_DATA PROVIDED_

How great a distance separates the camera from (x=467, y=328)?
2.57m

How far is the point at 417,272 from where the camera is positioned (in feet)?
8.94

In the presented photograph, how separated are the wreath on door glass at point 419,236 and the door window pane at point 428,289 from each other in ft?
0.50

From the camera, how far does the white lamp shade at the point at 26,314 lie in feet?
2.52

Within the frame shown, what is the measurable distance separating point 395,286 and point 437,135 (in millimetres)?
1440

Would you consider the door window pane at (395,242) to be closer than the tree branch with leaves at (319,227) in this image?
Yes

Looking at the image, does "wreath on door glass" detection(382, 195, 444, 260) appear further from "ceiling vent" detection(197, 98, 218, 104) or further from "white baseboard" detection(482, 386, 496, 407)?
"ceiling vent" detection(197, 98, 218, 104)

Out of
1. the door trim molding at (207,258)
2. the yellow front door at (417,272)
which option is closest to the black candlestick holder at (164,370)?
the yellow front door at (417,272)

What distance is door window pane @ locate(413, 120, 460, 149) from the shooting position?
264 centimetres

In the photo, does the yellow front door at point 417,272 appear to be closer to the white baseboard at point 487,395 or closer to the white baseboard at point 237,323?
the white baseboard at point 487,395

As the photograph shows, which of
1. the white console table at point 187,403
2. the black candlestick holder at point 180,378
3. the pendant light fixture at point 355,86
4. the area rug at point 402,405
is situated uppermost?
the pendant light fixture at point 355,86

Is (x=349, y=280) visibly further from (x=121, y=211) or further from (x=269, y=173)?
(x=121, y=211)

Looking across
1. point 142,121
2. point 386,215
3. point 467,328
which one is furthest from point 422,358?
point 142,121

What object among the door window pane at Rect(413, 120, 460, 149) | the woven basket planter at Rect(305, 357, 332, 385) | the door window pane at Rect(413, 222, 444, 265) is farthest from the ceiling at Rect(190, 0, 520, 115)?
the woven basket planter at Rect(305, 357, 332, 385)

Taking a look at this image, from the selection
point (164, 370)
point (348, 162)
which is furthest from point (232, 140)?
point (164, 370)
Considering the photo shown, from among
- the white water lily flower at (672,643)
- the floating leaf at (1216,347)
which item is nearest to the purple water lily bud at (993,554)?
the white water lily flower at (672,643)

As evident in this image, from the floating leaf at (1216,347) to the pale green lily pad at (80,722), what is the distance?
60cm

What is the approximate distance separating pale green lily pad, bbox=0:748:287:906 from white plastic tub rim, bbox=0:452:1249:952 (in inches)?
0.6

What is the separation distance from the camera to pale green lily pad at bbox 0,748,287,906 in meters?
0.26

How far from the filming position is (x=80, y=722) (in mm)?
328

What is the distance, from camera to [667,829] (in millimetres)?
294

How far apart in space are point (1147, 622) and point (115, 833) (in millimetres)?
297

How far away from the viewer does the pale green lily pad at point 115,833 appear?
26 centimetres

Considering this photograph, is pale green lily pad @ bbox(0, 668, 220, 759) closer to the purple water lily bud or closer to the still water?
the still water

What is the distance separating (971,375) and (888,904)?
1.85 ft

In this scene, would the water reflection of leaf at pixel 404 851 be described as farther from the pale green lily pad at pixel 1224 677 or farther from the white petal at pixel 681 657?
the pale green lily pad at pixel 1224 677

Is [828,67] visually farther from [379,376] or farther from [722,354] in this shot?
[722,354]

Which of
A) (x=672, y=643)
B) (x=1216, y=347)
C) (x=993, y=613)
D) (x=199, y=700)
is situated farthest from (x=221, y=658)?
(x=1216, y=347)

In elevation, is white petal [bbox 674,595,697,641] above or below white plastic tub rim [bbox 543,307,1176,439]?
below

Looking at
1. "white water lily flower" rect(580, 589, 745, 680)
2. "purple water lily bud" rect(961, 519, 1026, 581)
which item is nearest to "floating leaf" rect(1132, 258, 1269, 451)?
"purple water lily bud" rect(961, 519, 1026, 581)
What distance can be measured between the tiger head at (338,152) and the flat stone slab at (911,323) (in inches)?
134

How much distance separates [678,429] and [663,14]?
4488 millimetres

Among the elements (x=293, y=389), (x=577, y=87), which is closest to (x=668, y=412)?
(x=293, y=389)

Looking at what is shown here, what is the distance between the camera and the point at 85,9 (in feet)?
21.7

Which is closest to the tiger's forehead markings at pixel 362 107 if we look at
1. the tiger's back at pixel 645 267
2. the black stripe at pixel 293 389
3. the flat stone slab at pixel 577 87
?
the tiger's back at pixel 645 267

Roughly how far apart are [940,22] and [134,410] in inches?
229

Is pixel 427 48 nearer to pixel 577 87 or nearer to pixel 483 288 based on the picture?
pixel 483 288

_WHAT IS EXPECTED_
Reproduce the material verbatim from the line containing "Among the elements" through the final line of the material, including both.

_EXERCISE RESULT_
Among the elements (x=293, y=389), (x=577, y=87), which is closest to (x=668, y=412)?
(x=293, y=389)

Looking at what is shown here, what is the distance between the camera and the point at 85,9 (in feet)?
21.7

Which is closest to the tiger's forehead markings at pixel 362 107 if we look at
1. the tiger's back at pixel 645 267
2. the black stripe at pixel 293 389
3. the flat stone slab at pixel 577 87
?
the tiger's back at pixel 645 267

Roughly how far apart are [940,22] and [134,410] in inches?
229

Is pixel 427 48 nearer to pixel 577 87 or nearer to pixel 483 288 based on the picture?
pixel 483 288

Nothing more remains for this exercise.